I was struck by the reported last words of Moammar Gadhafi, “Don’t you know right from wrong?” The irony of this question is covered very well by other political analysts. But you have to admit, it is a pretty interesting question from a man infamous for the wholesale disregard of human rights, active terrorism, mass murder, and choking political oppression.
For me, I am interested in the idea that “right and wrong” are fundamental leadership issues. When we defined the idea of an Evolutionary leader, ethics and a moral compass are central characteristics. For the record, Gadhafi was not an Evolutionary leader. Not even close.
For a real evolutionary leader, a moral compass allows for key constants to be in place while everything else invariably changes. Ethics provide structure and stability. The Evolutionary leader is able to surf the forces of change because of this keel, this rudder, of resolute ethics.

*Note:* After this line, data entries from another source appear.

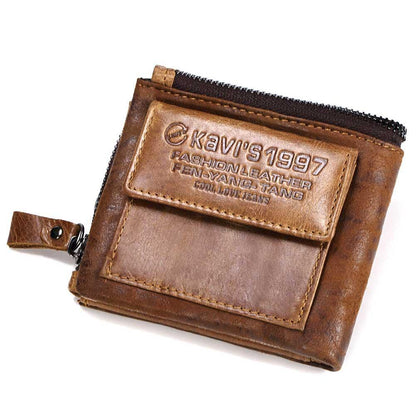 Genuine Cowhide Men's Casual Zipper Wallet - L & M Kee, LLC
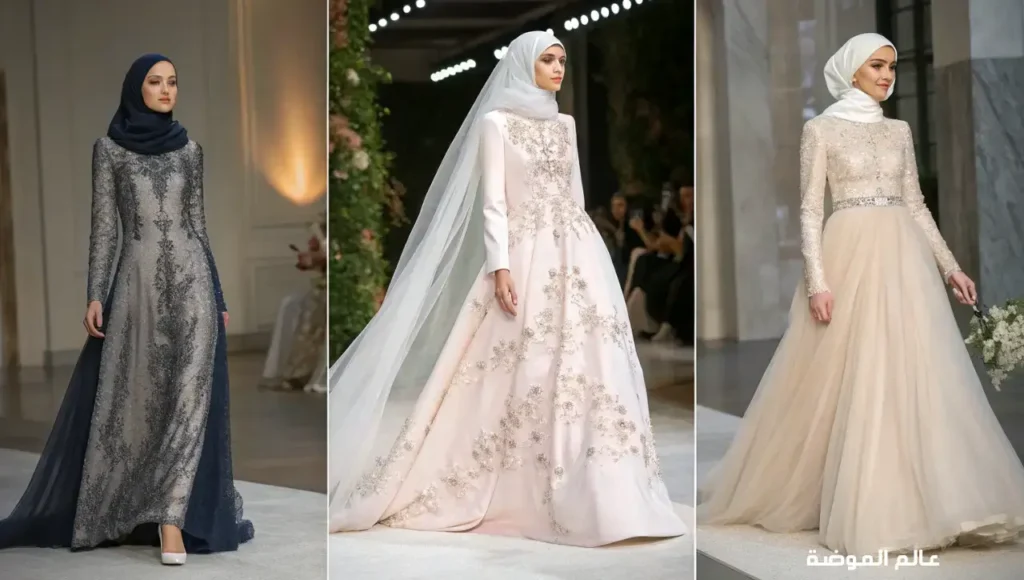 فساتين محجبات للافراح حسب الموسم وطبيعة الحفل فساتين محجبات للافراح حسب الموسم وطبيعة الحفل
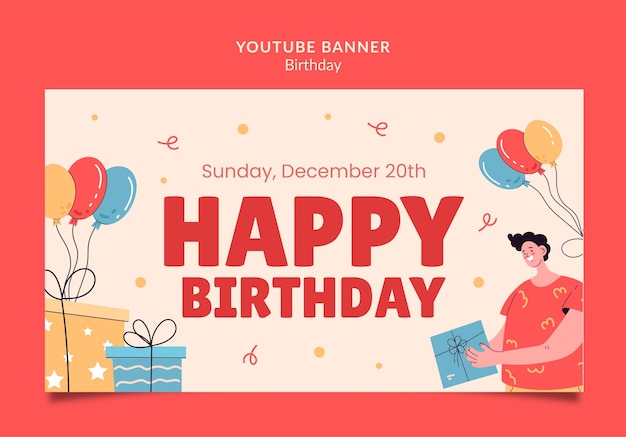 Шаблон обложки youtube для вечеринки по случаю дня рождения в плоском дизайне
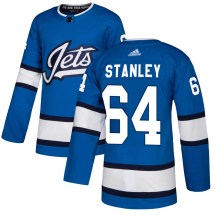 Winnipeg Jets Men's Logan Stanley Adidas Authentic Blue Alternate Jersey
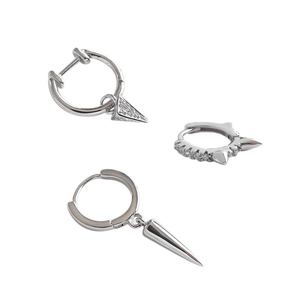 Geometry Rivet Fashion 925 Sterling Silver Hoop Earrings &ndash; 925 sterling silver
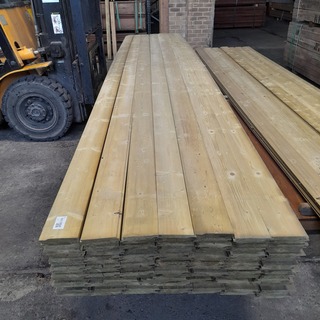 Ca. 98x Vuren geïmpregneerde rabatdelen, 1,8 x 14 x 510 cm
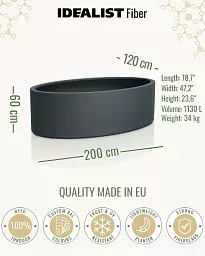 ELLI Oval Outdoor Fibreglass Planter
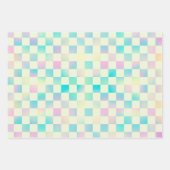 幾何ホログラフィック虹彩パステルパターン ラッピングペーパーシート (正面3)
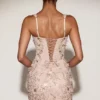 Rochie mini corset cu aplicații decorative Briar în culoarea auriu pal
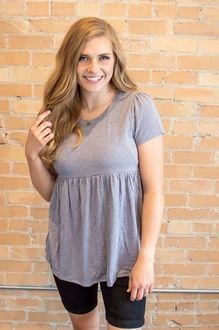 Babydoll Top | Ash Navy - MOB Fashion Boutique Flowy Short Sleeve Tops For Loungewear, Casual Flowy Peplum Top, Cute Short Sleeve Shirts, Cute Short Sleeve Tops, Mob Fashion, Quick Fashion, Mint Julep Boutique, Short Sleeve Tops, Short Sleeve Shirts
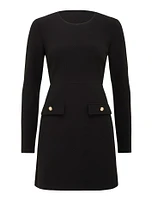 Jinny Long-Sleeve Mini Dress in Black - Size 0 to 12 - Women's Mini Dresses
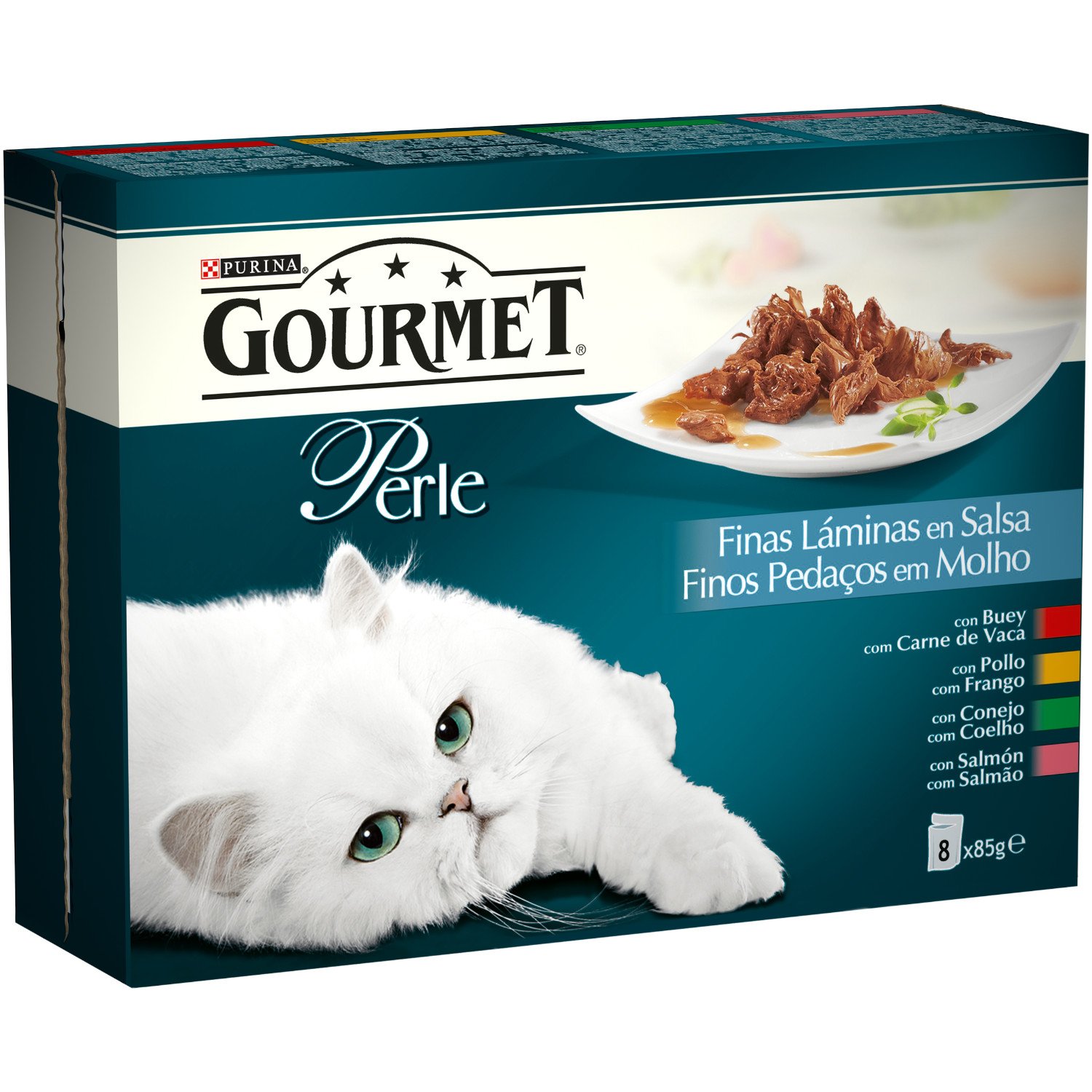 Gourmet Purina Perle Mini Filetes en Salsa, Comida Húmeda para Gato con Buey, Pollo, Salmón y Conejo, 8 sobres de 85g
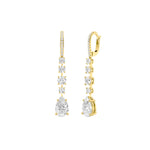 4.5CTW Pear Shaped Lab Grown Diamond (F/VS) Dangle Earrings in 14K Gold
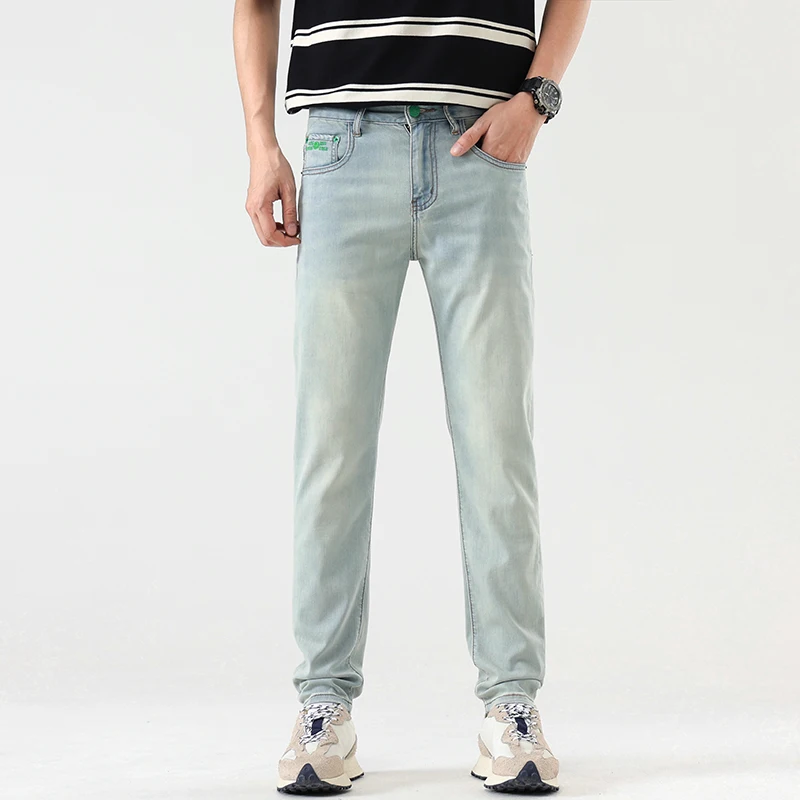 

5K5787 High-grade new Lycra comfortable American vintage jeans men's large cow type trousers
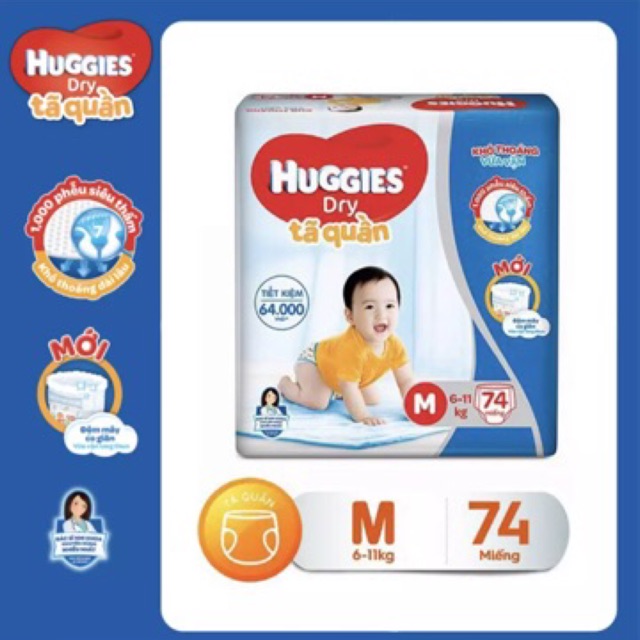 Tã quần HUGGIES M74/ L68/ XL62/XXL56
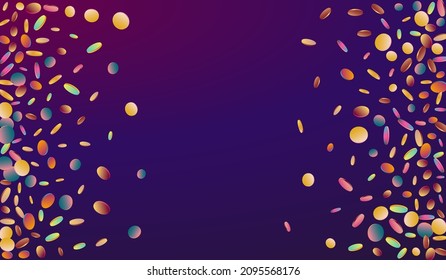 Colorful Splash Transparent Purple Background. Multicolored Happy Circle Banner. Invitation Pattern. Colored Vector Texture.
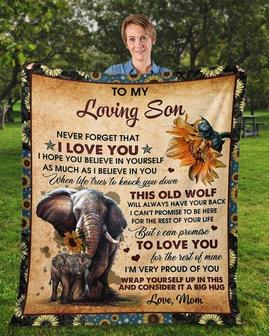 To my loving son elephant Blanket, blanket gifts from mom dad, Custom Fleece Sherpa Blankets,blankets for son, son birthday gifts | Mazezy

But ethics can be a real problem for leaders as well…just glance through the news for plenty of examples. Ethics can trip up leaders not just for lapses in ethical judgment, but also in empowering deliberative, future oriented decisions. It may seem counter intuitive to imagine a leader as both pious and adventurous. So how can we think about ethics clearly? How can we think about our ethical position in a way that invigorates decision making? In Peter Northouse’s book Leadership Theory we get some interesting explanations to ponder.
One way to think about our ethical compass comes to us from the Greek word “Telos” meaning “ends” or “purposes”. A “teleological” leadership orientation begins with the vision in mind of a desired future state. The leader makes choices that incrementally move the world closer and closer to the goal. As you read Evolutionaries, you hear a number of the leaders working from a clear picture of what the future will look like. The leaders spend a lot of time studying, debating, and clarifying that future and they communicate it to everyone. For real evolutionary leaders, the interests of others are a part and parcel of the future vision; the ideal end state.
Ethics work to balance the needs of the individual with the needs of others—think of the great scene with Mr. Spock and Captain Kirk: “The needs of the many outweigh the needs of the few…” This statement is reflective of ethics in a “deontological” leadership position. This term comes from the Greek term “deos” meaning “duty.”
In this perspective the leader marches forward more from an articulate and intrinsic sense of right and wrong. Telling the truth, doing the right thing, being fair etc. are the behaviors you do because that is what works to protect the moral rights of others as well as your own. Again, it is a balance between your needs and the needs of the people around you (and in the world).
If you take a minute to think deeply about these two approaches you can see that they can result in tension with one another. Actions taken to achieve a desired end state may prioritize one set of choices; where acting from an intrinsic sense of duty may dictate very different behaviors.
For example, the leaders of the “Occupy” movements are frequently criticized for not having clear “demands”. For these leaders, that is not the point; they are operating “deontologically” not “teleologically.” They are saying that businesses and banks should do the right thing, tell the truth, offer real value etc. as a matter of duty and principle. Ironically, the same thing can be said of Tea Party activists who are more focused on the principles of limited taxation and limited government than any particular plan for the future.
My current discipline is to reflect on the “why” question (see Chapter One of Evolutionaries) by asking if I am leading from a teleological perspective; or if I am working from a sense of duty (deontological). The results of this little thought experiment are quite interesting. I am more aware of the assumptions about life and behavior that are hard-wired into me and those that are important to make the world a better place. But it is not all about results. Like most evolutionary pursuits, it is the journey of this thinking that yields the real benefits.
So don’t you know right from wrong? I bet you do, and that understanding is informing your capacity as a leader every single day.